-- Trecho do documento --
==========

Título: Violência é o que mais mata mulheres em Recife
Autor: Lins, Letícia
Fonte: O Globo, 11/02/2007, O País, p. 15

Assassinatos por arma de fogo, facadas e espancamentos somam 11,11 por cem mil, dobro da média nacional.

Letícia Lins

RECIFE. Os homicídios já são a principal causa de morte das mulheres em idade reprodutiva em Recife. É essa a conclusão de um estudo feito com base em dados da Secretaria de Saúde da cidade, analisados pelo médico Glaucius Cassiano Nascimento em sua tese de mestrado na Faculdade de Medicina da Universidade de Pernambuco.

Mortes por arma de fogo, facadas ou espancamentos de adolescentes e adultas somam 11,11 por cada grupo de cem mil mulheres. O pesquisador analisou 5.165 atestados de óbitos de mulheres com idades entre 10 e 49 anos abrangendo 84 meses, de 1997 a 2004. A taxa é o dobro da média nacional: no país, a estimativa é de que 5,6 mulheres são assassinadas para cada grupo de cem mil.

Até o início da década passada os assassinatos ocupavam o terceiro lugar nos obituários de mulheres da mesma faixa etária. Derrames e infartos eram as causas de morte mais comuns, situação que se inverte no fim dos anos 90, quando a violência de gênero explodiu no estado.

==========

-- Trabalho pedido --
Por favor, dê continuidade ao texto sobre os assassinatos de mulheres em Recife a partir da última frase apresentada.

==========

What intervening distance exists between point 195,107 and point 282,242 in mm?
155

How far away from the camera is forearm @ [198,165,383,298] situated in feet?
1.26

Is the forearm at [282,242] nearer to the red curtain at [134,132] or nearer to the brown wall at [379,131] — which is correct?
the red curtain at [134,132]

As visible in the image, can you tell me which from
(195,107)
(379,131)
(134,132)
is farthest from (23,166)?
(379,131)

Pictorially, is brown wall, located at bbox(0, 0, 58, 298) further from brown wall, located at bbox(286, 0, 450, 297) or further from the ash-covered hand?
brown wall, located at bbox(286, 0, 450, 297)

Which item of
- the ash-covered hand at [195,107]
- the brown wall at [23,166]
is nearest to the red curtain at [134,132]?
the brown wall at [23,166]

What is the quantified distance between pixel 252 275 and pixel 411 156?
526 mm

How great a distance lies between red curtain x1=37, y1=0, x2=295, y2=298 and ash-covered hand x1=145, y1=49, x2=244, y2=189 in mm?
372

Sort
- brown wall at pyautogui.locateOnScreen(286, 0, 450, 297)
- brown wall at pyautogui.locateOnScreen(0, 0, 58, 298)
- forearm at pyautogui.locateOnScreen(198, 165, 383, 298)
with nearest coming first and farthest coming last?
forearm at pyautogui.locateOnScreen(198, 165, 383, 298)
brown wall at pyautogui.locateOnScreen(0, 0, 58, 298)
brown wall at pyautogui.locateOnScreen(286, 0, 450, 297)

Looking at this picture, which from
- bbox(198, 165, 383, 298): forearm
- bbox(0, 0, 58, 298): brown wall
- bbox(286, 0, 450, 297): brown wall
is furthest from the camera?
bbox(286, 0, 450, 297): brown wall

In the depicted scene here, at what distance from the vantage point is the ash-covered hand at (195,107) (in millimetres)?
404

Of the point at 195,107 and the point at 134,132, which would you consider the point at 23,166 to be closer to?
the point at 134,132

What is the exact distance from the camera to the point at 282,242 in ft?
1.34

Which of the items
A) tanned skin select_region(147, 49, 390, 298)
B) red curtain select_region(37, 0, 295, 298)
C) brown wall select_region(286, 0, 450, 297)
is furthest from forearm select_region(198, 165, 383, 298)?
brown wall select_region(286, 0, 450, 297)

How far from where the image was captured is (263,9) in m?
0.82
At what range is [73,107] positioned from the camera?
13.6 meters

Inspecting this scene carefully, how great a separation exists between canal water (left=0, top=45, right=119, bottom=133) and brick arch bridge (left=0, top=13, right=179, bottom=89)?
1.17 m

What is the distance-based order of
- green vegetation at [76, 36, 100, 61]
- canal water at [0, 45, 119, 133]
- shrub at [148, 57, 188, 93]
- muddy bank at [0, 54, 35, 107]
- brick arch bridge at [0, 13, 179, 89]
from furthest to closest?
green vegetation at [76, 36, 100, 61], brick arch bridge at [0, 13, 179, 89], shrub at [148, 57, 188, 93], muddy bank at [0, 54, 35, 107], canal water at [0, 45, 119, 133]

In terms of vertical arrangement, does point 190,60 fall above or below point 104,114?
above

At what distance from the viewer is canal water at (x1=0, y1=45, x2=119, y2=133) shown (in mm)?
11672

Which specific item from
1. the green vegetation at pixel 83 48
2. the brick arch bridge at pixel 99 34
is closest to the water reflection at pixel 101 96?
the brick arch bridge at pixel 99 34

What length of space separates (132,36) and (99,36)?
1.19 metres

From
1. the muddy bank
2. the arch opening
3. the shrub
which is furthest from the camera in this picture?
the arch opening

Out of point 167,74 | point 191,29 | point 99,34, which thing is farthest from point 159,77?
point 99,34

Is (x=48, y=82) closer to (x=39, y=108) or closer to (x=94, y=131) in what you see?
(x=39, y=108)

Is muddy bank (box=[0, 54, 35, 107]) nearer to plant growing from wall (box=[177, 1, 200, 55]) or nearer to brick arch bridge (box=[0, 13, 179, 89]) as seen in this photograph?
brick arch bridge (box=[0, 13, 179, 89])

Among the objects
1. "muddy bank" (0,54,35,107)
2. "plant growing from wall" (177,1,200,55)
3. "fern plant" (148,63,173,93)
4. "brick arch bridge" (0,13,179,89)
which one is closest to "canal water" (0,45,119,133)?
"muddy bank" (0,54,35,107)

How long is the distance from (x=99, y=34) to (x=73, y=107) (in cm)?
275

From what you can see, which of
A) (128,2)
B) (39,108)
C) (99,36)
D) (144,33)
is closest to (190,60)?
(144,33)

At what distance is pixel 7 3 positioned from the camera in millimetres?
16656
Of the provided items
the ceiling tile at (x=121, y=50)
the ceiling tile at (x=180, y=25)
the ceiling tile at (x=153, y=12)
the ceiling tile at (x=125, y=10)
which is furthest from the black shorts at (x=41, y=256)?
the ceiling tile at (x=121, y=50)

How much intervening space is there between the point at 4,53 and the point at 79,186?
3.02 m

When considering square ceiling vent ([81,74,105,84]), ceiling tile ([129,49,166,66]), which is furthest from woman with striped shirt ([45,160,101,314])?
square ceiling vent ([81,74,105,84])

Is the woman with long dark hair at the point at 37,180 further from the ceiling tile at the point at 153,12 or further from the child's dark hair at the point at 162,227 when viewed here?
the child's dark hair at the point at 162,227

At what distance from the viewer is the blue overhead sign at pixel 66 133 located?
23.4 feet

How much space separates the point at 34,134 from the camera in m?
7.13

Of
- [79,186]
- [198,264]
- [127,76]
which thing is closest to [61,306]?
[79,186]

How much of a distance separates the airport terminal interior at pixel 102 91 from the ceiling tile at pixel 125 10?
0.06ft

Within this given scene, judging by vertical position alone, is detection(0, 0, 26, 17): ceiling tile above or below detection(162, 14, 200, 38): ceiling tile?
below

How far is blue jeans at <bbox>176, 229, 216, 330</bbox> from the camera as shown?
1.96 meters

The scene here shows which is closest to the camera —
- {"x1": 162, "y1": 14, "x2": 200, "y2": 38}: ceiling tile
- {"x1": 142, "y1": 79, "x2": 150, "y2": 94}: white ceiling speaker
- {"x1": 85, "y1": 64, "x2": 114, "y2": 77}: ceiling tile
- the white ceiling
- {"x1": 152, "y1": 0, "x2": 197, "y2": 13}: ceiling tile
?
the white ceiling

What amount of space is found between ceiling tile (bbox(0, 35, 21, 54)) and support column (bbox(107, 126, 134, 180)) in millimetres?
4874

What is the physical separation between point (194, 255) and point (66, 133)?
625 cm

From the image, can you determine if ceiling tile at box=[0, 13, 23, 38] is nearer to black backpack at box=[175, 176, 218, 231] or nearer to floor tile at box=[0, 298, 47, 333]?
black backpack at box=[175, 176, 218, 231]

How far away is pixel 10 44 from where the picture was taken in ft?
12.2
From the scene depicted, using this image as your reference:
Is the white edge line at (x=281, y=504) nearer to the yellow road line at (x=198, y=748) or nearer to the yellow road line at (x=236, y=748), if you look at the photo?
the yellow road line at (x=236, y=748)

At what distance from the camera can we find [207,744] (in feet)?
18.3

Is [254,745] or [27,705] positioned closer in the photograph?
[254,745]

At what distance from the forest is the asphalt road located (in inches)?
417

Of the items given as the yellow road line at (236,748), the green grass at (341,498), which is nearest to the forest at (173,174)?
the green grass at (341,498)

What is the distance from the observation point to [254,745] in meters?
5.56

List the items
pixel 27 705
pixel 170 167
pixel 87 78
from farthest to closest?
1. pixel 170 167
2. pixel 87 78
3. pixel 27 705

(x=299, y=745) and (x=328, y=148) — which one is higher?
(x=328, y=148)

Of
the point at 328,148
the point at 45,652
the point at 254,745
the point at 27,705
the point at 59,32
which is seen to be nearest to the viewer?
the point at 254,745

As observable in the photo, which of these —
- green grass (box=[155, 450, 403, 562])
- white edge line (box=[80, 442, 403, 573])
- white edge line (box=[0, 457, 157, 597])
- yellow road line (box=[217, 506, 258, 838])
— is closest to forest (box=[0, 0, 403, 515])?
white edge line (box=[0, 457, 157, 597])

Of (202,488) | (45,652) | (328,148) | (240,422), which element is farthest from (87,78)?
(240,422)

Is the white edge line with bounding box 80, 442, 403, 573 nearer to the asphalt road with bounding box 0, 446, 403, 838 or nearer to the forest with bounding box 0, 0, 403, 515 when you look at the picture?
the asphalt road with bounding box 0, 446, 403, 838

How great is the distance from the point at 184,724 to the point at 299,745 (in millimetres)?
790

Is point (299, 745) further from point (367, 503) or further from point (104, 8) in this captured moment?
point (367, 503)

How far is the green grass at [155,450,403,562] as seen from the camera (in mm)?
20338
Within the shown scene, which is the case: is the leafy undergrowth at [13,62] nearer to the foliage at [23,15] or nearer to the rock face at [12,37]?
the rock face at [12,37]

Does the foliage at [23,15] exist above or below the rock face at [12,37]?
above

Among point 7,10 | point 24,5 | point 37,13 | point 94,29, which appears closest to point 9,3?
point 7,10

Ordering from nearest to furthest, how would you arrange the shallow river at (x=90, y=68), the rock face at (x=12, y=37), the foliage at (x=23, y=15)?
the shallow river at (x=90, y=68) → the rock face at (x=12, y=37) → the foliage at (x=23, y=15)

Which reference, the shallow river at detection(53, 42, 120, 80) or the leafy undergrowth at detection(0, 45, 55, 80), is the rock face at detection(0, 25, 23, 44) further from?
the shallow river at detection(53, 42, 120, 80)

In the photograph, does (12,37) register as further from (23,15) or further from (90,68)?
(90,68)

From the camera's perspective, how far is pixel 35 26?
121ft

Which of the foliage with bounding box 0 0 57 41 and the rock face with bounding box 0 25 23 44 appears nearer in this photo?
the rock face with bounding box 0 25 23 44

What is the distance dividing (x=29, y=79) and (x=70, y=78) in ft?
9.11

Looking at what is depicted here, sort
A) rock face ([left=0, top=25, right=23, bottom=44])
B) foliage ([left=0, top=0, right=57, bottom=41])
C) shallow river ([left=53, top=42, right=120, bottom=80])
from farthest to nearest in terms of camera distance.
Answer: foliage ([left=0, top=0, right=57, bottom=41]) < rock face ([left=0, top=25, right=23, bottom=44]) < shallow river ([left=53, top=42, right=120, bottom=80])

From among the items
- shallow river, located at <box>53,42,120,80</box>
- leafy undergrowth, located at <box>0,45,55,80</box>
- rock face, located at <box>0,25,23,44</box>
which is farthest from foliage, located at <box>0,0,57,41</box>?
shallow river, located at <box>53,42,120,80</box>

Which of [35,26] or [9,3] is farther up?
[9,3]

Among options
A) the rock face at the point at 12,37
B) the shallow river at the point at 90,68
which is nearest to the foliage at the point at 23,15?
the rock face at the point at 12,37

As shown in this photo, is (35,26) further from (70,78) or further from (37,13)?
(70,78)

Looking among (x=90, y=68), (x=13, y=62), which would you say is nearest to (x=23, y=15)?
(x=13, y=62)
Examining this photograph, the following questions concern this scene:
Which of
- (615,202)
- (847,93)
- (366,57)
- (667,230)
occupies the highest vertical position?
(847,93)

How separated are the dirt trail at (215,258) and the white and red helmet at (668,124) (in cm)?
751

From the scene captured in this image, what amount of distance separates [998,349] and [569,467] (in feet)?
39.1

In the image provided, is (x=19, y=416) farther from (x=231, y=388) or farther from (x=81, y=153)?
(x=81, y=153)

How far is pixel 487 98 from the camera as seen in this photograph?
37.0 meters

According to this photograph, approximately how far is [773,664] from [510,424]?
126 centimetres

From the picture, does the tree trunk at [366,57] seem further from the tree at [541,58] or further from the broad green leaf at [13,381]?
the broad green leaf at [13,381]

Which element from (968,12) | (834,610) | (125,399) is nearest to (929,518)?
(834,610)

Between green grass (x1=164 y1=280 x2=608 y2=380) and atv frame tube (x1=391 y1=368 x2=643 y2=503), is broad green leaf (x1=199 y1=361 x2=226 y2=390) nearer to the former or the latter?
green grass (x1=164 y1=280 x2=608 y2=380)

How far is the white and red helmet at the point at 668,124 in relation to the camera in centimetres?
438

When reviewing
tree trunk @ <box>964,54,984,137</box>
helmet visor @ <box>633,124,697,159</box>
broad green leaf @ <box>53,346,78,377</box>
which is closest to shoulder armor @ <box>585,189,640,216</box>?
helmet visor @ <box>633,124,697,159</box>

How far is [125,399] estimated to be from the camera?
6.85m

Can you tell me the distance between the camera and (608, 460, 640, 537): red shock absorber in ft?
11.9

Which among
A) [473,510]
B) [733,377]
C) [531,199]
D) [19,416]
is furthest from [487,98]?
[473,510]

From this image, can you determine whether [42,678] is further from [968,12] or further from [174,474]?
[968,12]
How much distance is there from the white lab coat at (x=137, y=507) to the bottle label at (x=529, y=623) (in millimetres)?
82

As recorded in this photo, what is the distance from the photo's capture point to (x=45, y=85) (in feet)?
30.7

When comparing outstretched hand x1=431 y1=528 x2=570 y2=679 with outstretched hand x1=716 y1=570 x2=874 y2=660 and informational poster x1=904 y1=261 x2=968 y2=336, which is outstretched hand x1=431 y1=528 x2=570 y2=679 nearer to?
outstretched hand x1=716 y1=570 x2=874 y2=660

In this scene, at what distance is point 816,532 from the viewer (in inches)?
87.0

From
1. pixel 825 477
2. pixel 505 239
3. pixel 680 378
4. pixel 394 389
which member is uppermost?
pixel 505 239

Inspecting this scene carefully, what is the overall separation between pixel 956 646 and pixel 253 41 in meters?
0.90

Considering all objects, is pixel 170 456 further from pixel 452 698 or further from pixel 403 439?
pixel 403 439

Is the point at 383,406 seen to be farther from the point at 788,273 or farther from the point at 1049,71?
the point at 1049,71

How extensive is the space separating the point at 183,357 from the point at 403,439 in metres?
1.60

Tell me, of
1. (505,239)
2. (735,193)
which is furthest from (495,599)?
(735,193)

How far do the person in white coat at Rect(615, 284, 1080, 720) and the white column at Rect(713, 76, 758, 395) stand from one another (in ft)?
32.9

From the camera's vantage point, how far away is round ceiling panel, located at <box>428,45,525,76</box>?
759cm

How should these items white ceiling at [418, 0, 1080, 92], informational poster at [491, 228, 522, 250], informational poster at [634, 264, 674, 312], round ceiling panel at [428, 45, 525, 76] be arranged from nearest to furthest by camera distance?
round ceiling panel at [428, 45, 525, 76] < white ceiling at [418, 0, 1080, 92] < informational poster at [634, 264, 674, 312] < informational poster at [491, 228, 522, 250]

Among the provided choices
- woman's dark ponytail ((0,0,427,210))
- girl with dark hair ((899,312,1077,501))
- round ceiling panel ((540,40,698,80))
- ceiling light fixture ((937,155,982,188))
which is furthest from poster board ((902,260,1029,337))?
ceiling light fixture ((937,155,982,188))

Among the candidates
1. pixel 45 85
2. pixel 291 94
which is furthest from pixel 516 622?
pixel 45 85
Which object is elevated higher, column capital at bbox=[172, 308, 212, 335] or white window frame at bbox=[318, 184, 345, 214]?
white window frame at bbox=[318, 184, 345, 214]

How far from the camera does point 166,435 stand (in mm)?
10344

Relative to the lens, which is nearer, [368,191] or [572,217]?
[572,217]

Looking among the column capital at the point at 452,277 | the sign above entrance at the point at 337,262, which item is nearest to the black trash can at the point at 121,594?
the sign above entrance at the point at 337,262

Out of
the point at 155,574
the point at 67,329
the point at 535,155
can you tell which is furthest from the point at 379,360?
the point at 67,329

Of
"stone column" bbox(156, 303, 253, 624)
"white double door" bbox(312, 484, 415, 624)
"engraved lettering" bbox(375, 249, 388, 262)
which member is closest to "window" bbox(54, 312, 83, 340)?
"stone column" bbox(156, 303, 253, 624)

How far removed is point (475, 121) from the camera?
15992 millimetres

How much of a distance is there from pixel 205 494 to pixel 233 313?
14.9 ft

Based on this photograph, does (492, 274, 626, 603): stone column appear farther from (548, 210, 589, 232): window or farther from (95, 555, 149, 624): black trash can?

==========

-- Resultado da tarefa --
O estudo de Nascimento mostra que os homicídios são 8,54% da mortalidade por causas específicas das mulheres, à frente das doenças cerebrovasculares (7,55%), dos infartos (6,43%), do câncer de mama (5,07%) e de doenças virais, como a Aids (5%). De acordo com o estudo, os homicídios ocorreram por armas de fogo (81,80%), objeto cortante ou penetrante (8,39%), enforcamento, estrangulamento ou sufocação (3,85%).

Cresce também número de assassinatos de meninas

Os dados não surpreenderam o Fórum de Mulheres de Pernambuco e entidades feministas. Nas vigílias que fazem todos os meses nas ruas de Recife pelo fim da violência, elas assinalam com placas e cruzes o número de mulheres mortas a cada mês: só em janeiro foram 27. No ano passado, 319 mulheres foram assassinadas em Pernambuco, contra 274 em 2005, 263 em 2004 e 247 em 2003. A diretora do Departamento de Polícia da Mulher, Verônica Azevedo, anunciou um mutirão para investigar os 36 assassinatos das mulheres de 2007 e agilizar os inquéritos que se acumulam.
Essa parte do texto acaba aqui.